### ACTIVITY
Begin your copy at the line that contains "scientific name: Aepyceros melampus" and carry it on, exactly, to the last line of the material below.

### DATA
>>
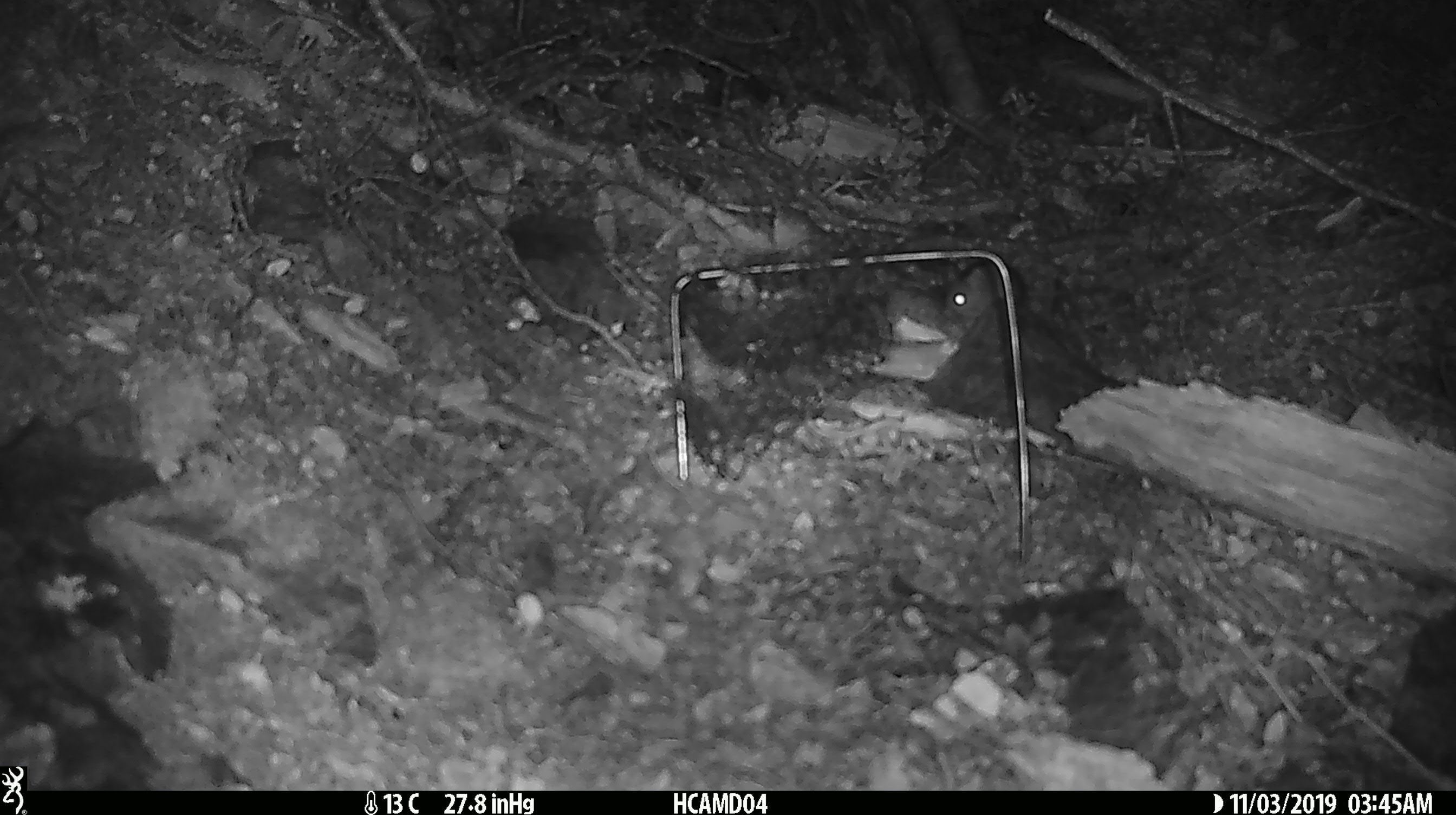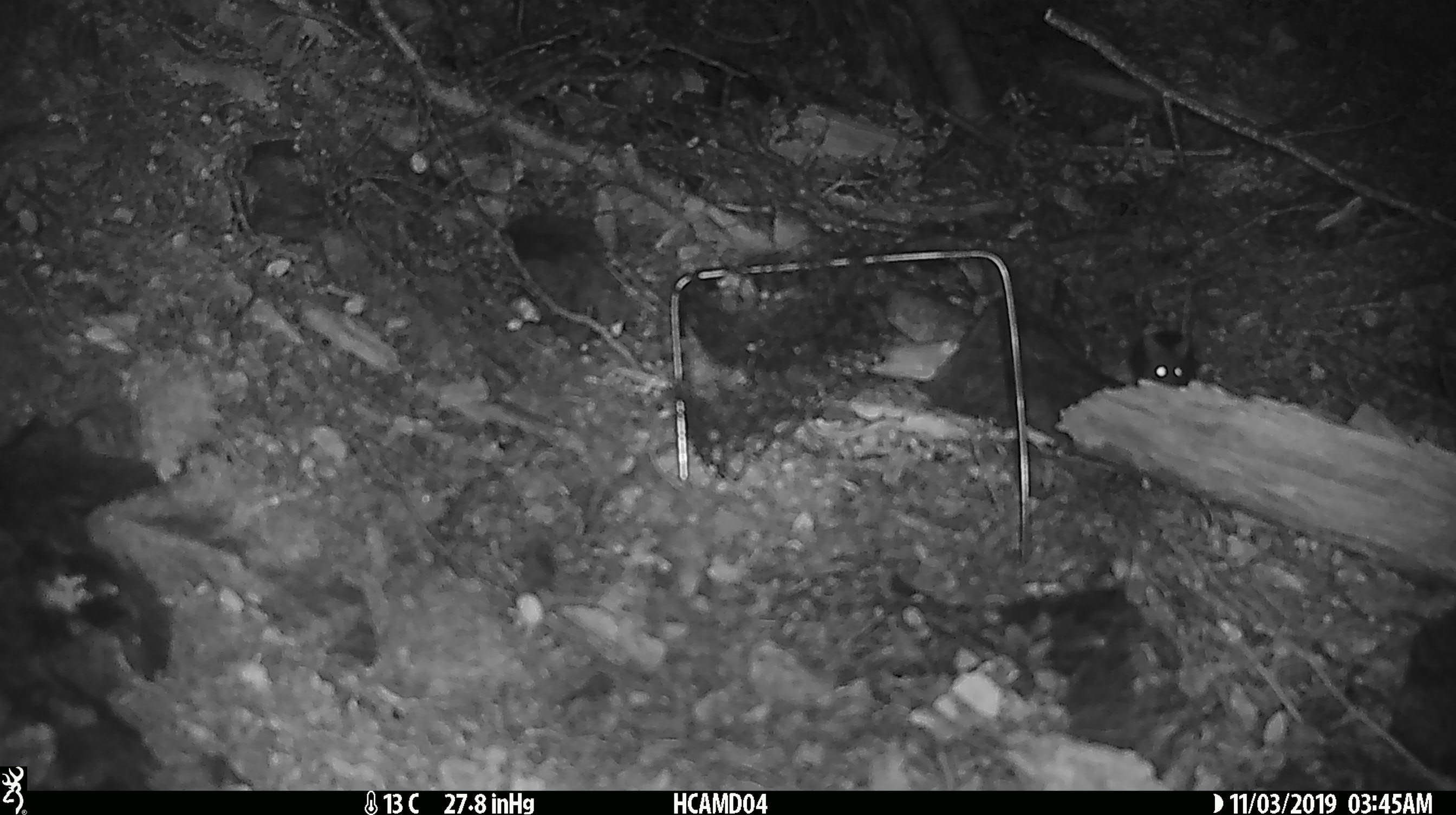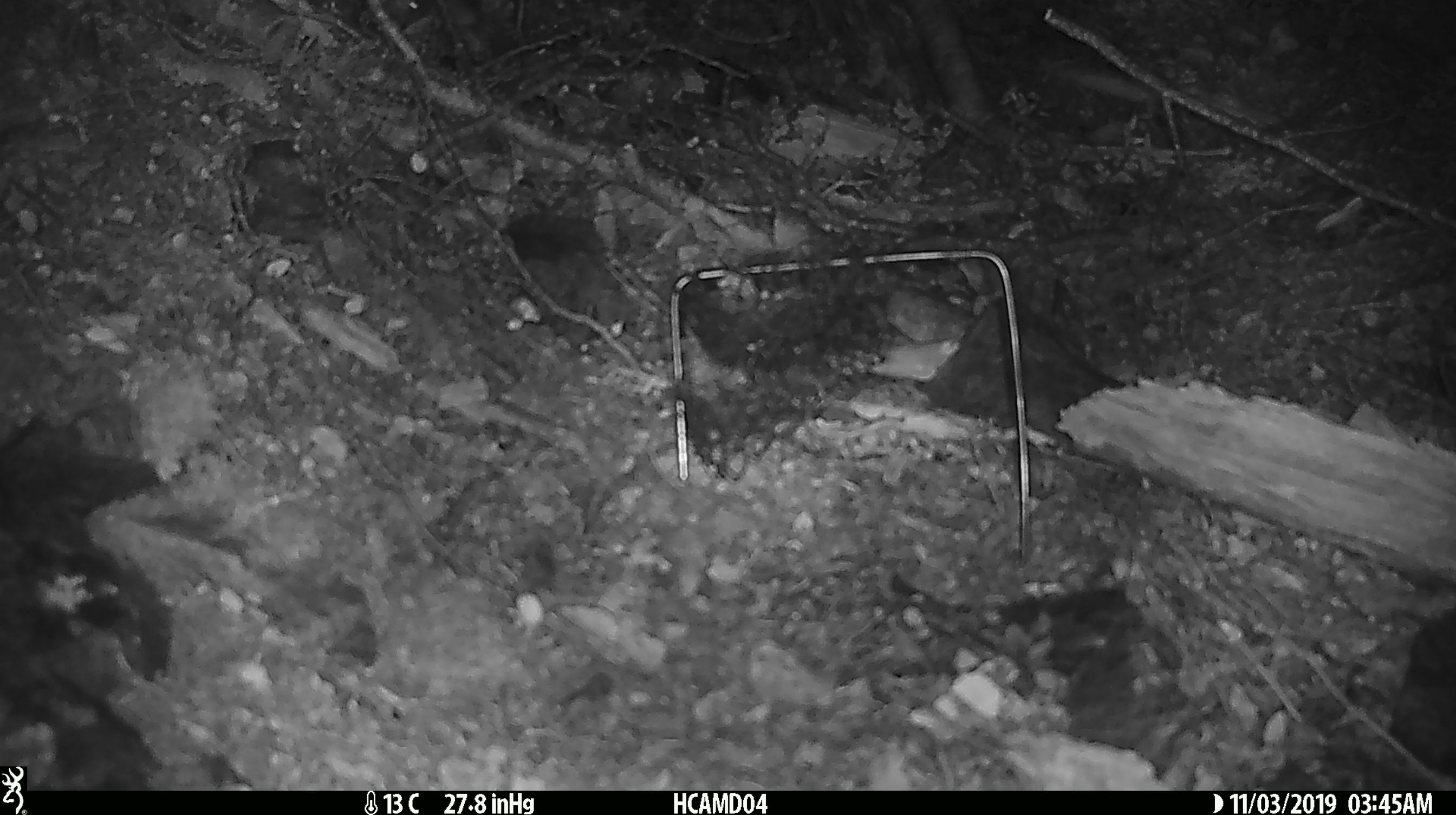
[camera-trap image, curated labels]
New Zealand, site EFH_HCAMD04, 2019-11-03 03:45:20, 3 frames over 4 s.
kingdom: Animalia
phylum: Chordata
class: Mammalia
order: Rodentia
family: Muridae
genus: Mus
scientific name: Mus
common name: mouse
Mouse (Mus).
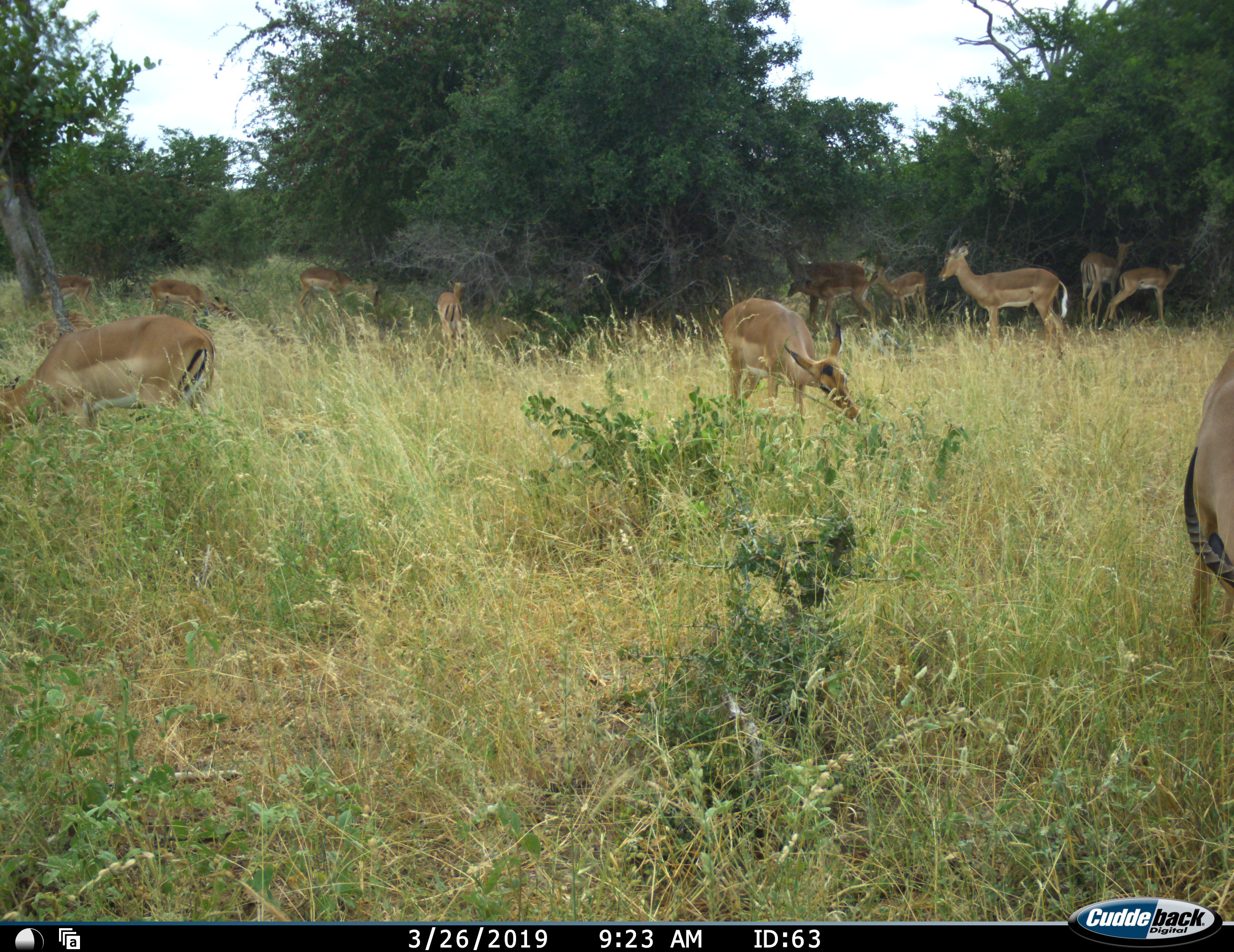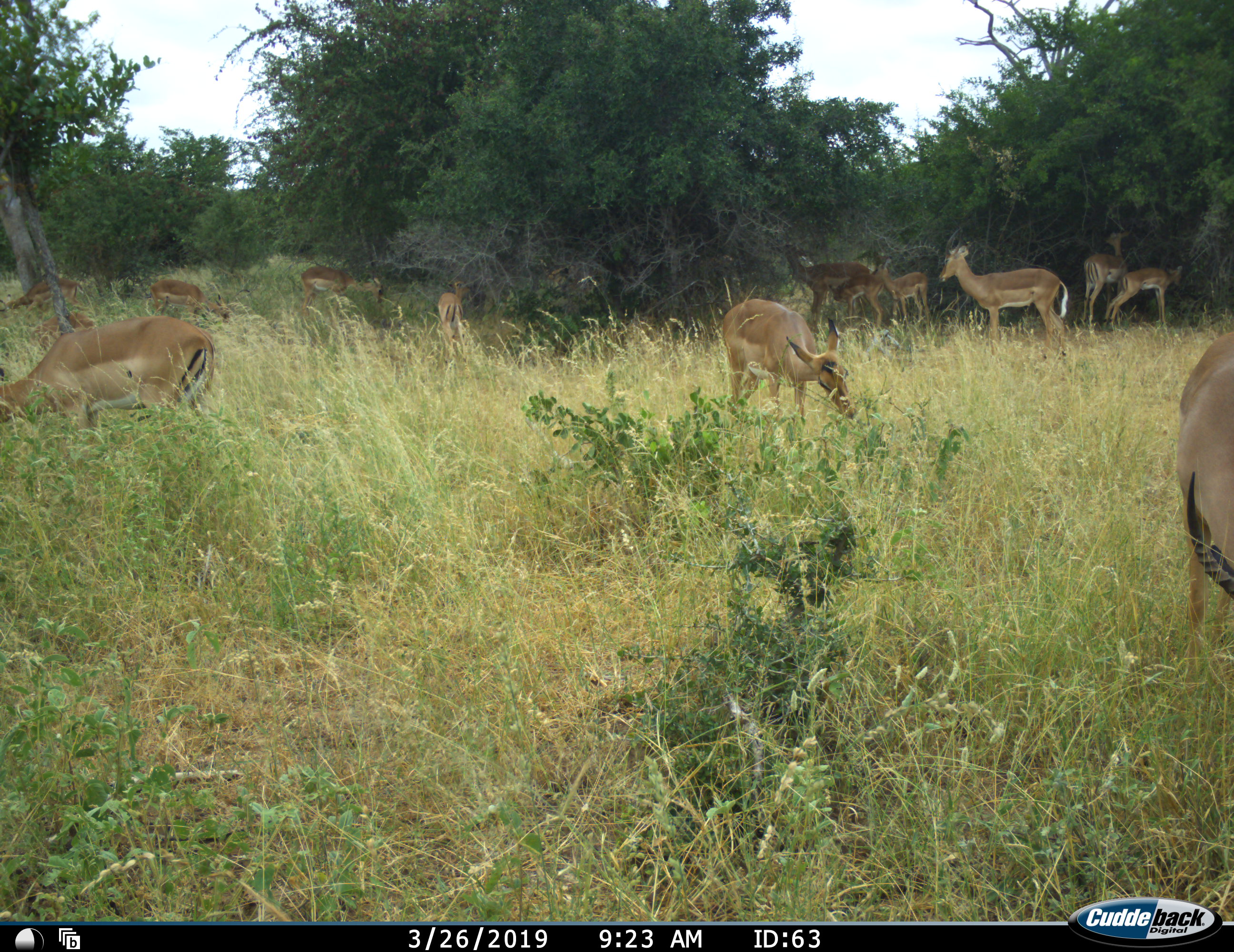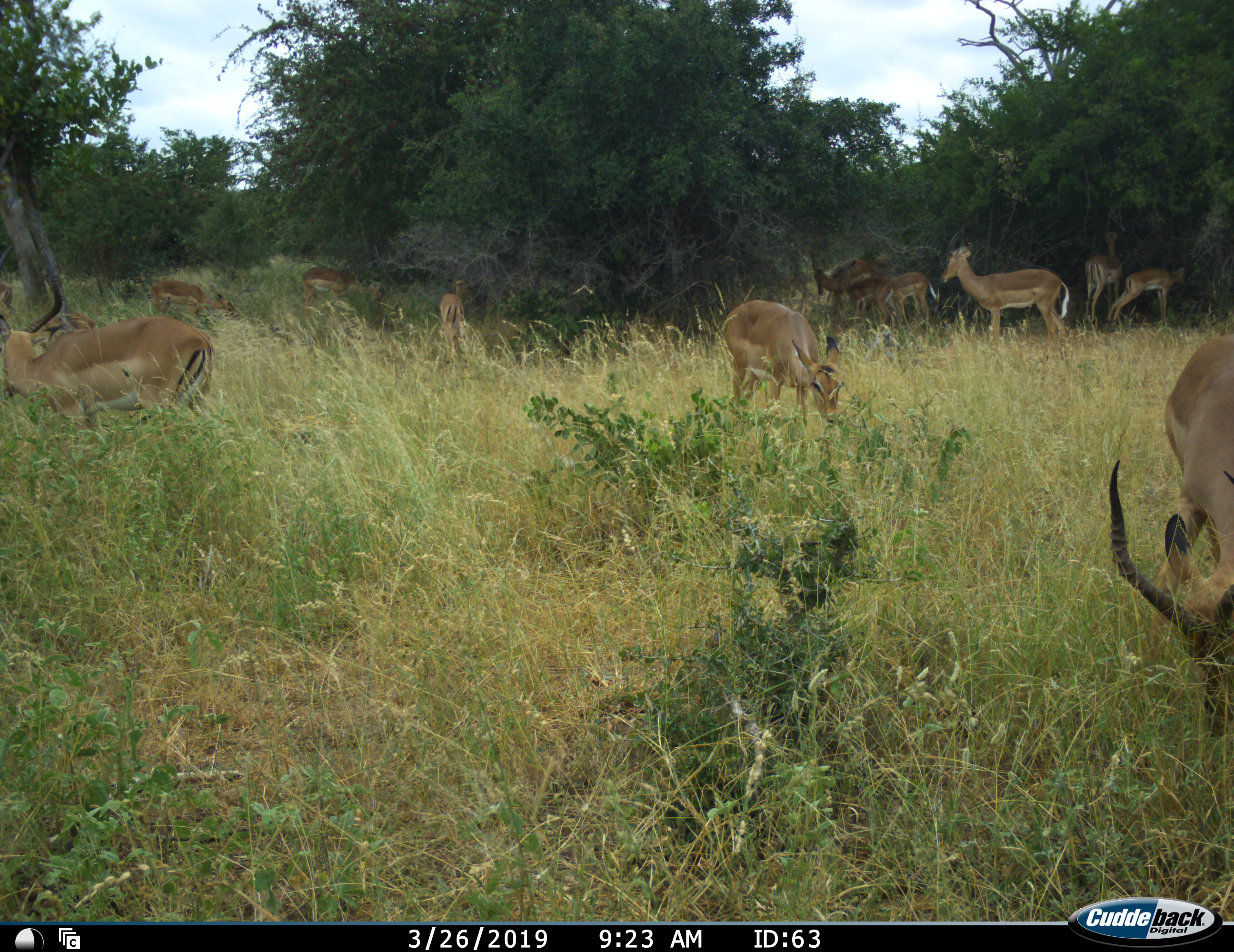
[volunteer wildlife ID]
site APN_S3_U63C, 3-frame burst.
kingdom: Animalia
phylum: Chordata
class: Mammalia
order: Artiodactyla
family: Bovidae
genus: Aepyceros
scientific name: Aepyceros melampus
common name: impala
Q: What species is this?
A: Impala (Aepyceros melampus).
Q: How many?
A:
<<
### EXERCISE OUTPUT
scientific name: Aepyceros melampus
common name: impala
Q: What species is this?
A: Impala (Aepyceros melampus).
Q: How many?
A:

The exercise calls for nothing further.